I have heard a variation of this latter rationale from the mouth of the late Sir Roy Marshall, one of the framers, who attributed it rather to a being dilatory strategy – to ensure order until the legislature was able to verify the conformity of all existing laws with the fundamental rights provisions in the Constitution. Indeed, this view is later confirmed in the judgment of the CCJ where reference is made to Lord Hope’s commentary in Watson where he suggested that the savings clause was a transitional arrangement.

“The idea that this should not be ‘forever’ was implicit in Lord Hope’s commentary in that he suggested that the savings clause was a transitional arrangement. As we have observed, transitional arrangements must have a time limit. One cannot be in transition forever. The Belize Constitution addressed this by limiting the application of the savings clause for 5 years.”

The CCJ found this incongruent with the notion on which Independence was founded: “The proposition that judges in an independent Barbados should be forever prevented from determining whether the laws inherited from the colonial government conflicted with the fundamental rights provisions of the Constitution must be inconsistent with the concept of human equality which drove the march to independent status.”

And it noted further the necessity for the separation of powers where the issue is whether laws are in conformity with the Constitution.

“Ensuring that the laws are in conformity with the Constitution cannot be left to the legislature and the executive.

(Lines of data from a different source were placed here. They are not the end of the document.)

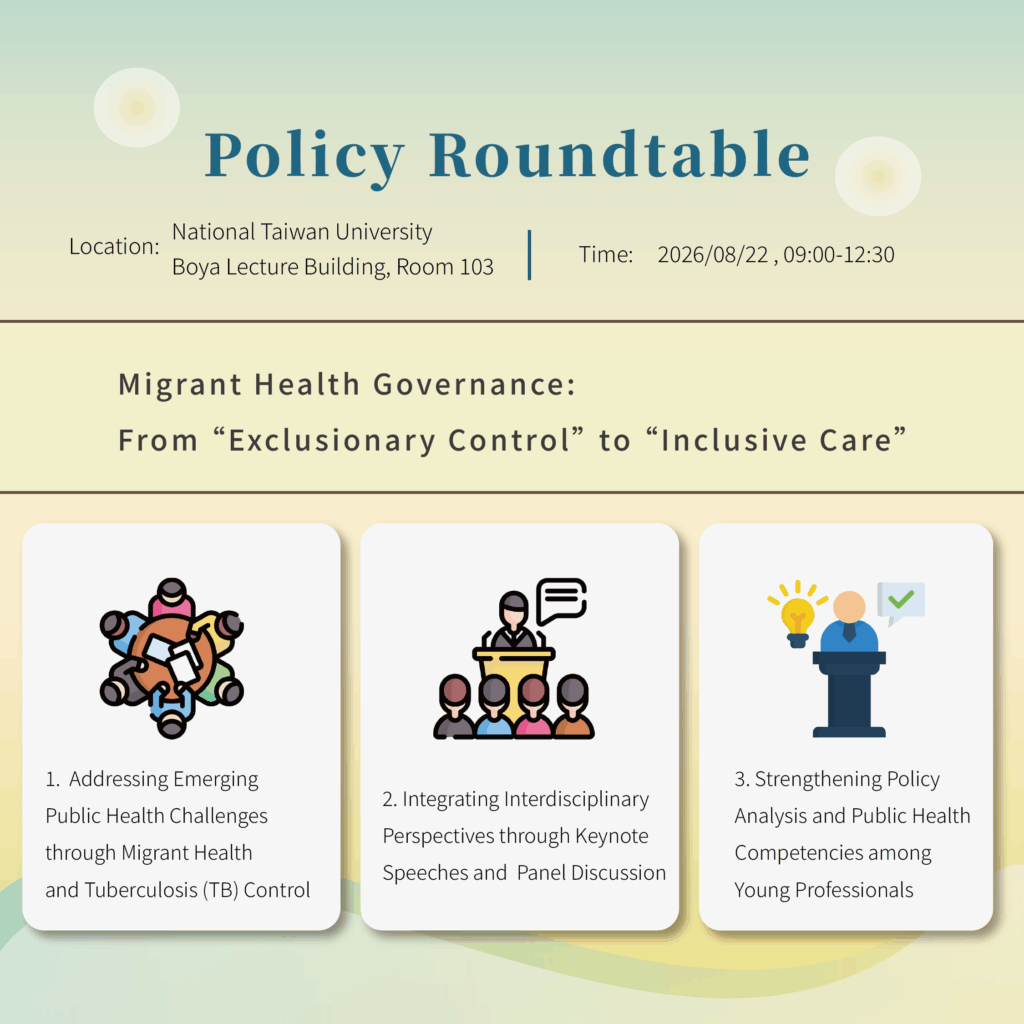 Policy Roundtable

Location: National Taiwan University
Boya Lecture Building, Room 103

Time: 2026/08/22 , 09:00-12:30

Migrant Health Governance:
From “Exclusionary Control” to “Inclusive Care”

1. Addressing Emerging Public Health Challenges through Migrant Health and Tuberculosis (TB) Control

2. Integrating Interdisciplinary Perspectives through Keynote Speeches and Panel Discussion

3. Strengthening Policy Analysis and Public Health Competencies among Young Professionals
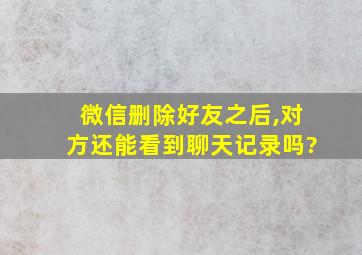 微信删除好友之后,对方还能看到聊天记录吗?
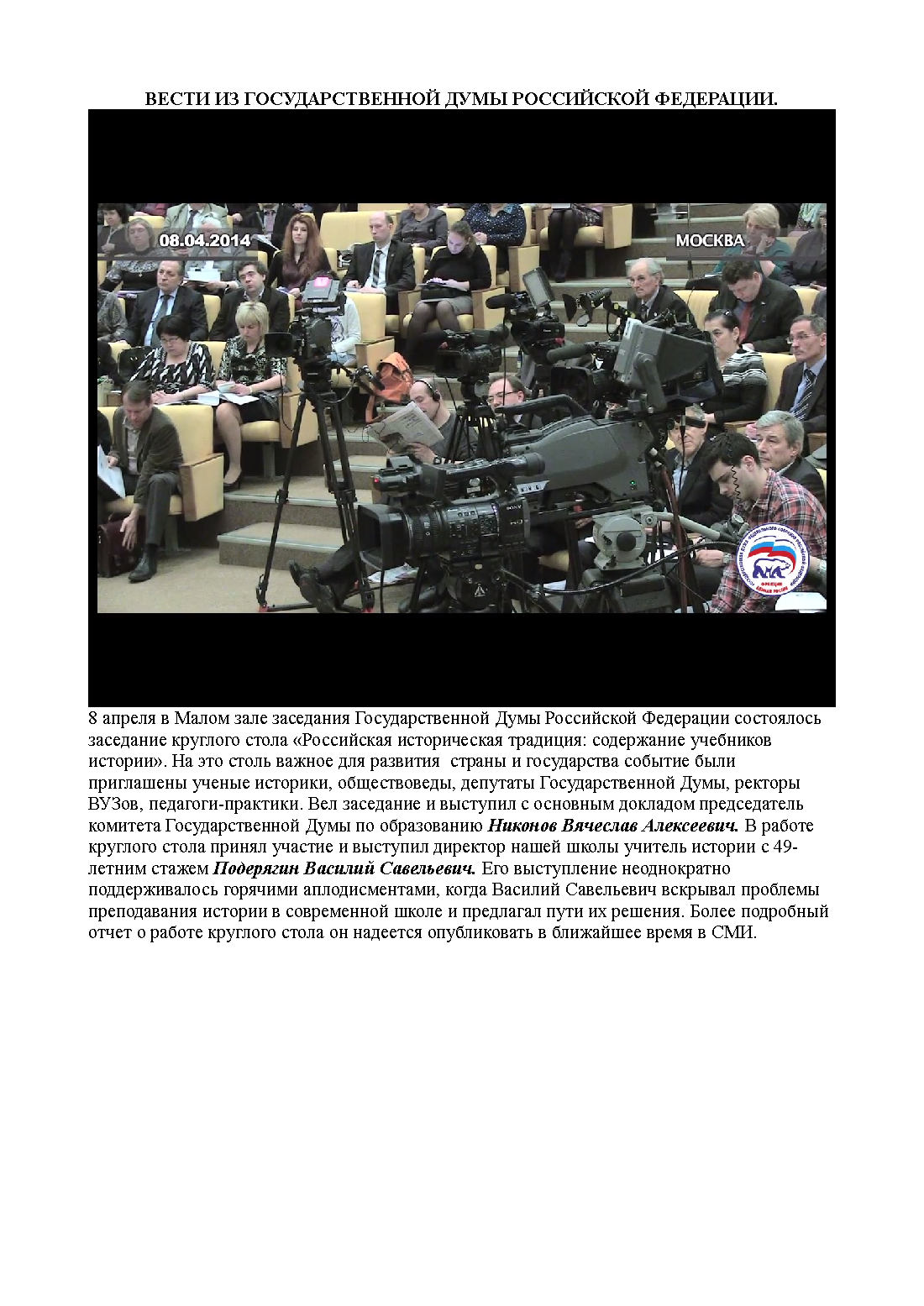 ВЕСТИ ИЗ ГОСУДАРСТВЕННОЙ ДУМЫ РОССИЙСКОЙ ФЕДЕРАЦИИ.

08.04.2014

МОСКВА

8 апреля в Малом зале заседания Государственной Думы Российской Федерации состоялось заседание круглого стола «Российская историческая традиция: содержание учебников истории». На это столь важное для развития страны и государства событие были приглашены ученые историки, обществоведы, депутаты Государственной Думы, ректоры ВУЗов, педагоги-практики. Вел заседание и выступил с основным докладом председатель комитета Государственной Думы по образованию Никонов Вячеслав Алексеевич. В работе круглого стола принял участие и выступил директор нашей школы учитель истории с 49-летним стажем Подерягин Василий Савельевич. Его выступление неоднократно поддерживалось горячими аплодисментами, когда Василий Савельевич вскрывал проблемы преподавания истории в современной школе и предлагал пути их решения. Более подробный отчет о работе круглого стола он надеется опубликовать в ближайшее время в СМИ.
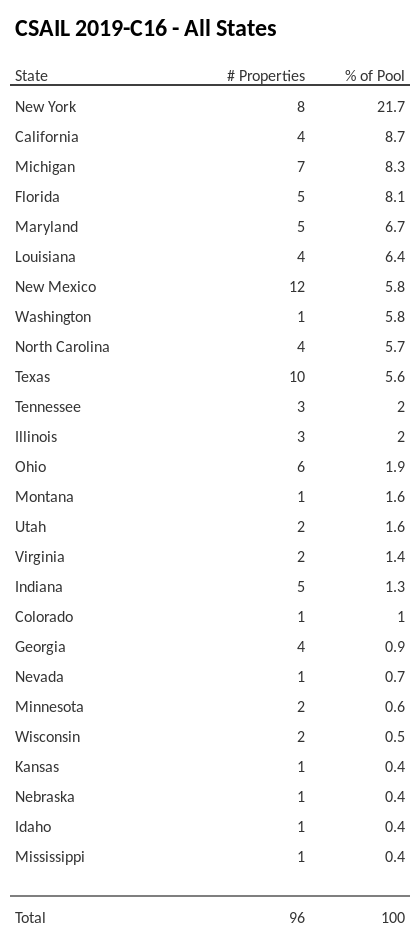 CSAIL 2019-C16 - All States

| State | # Properties | % of Pool |
|---|---|---|
| New York | 8 | 21.7 |
| California | 4 | 8.7 |
| Michigan | 7 | 8.3 |
| Florida | 5 | 8.1 |
| Maryland | 5 | 6.7 |
| Louisiana | 4 | 6.4 |
| New Mexico | 12 | 5.8 |
| Washington | 1 | 5.8 |
| North Carolina | 4 | 5.7 |
| Texas | 10 | 5.6 |
| Tennessee | 3 | 2 |
| Illinois | 3 | 2 |
| Ohio | 6 | 1.9 |
| Montana | 1 | 1.6 |
| Utah | 2 | 1.6 |
| Virginia | 2 | 1.4 |
| Indiana | 5 | 1.3 |
| Colorado | 1 | 1 |
| Georgia | 4 | 0.9 |
| Nevada | 1 | 0.7 |
| Minnesota | 2 | 0.6 |
| Wisconsin | 2 | 0.5 |
| Kansas | 1 | 0.4 |
| Nebraska | 1 | 0.4 |
| Idaho | 1 | 0.4 |
| Mississippi | 1 | 0.4 |
| Total | 96 | 100 |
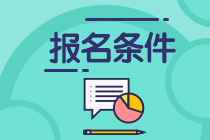 报名条件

That is the role of the judiciary, and accordingly it is the right of every person to depend on the judiciary to fulfil that role.”

As to the view that all rights were already secured by the common law prior to independence and that the fundamental rights provision was meant to police post-independence laws only, the CCJ observed: “This view does not sit from the perspective of a former subjected people who are “Convinced that all peoples have an inalienable right to complete freedom, the exercise of their sovereignty and the integrity of their national territory which includes the right to freely determine their political status and freely pursue their economic social and cultural development …”

The majority concluded therefore: “The general saving clause is an unacceptable diminution of the freedom of newly independent peoples who fought for that freedom with unshakeable faith in fundamental human rights. The idea that even where a provision is inconsistent with a fundamental right a
court is prevented from declaring the truth of that inconsistency just because the laws formed part of the inherited laws from the colonial regime must be condemned…”

This definitive pillorying of the utility of the savings law clause by our highest tribunal should alter fundamentally for the future the nature of the interpretation of the fundamental rights in Barbados. Of course, the CCJ is itself incompetent to remove the provision; this is exclusively a matter for Parliament. However, in light of the strictures against the provision in the judgment by a court whose holdings are binding on all others, Parliament should do the needful thing and consider repealing the provision.

Treating the importance of the CCJ’s treatment of section 26 in its recent decision has left me unable this week to comment on another ruling from a likewise highest court, the Supreme Court of the US, and its decision to uphold the travel ban on certain nationals by the President there. I promise to do so in Part II of this piece.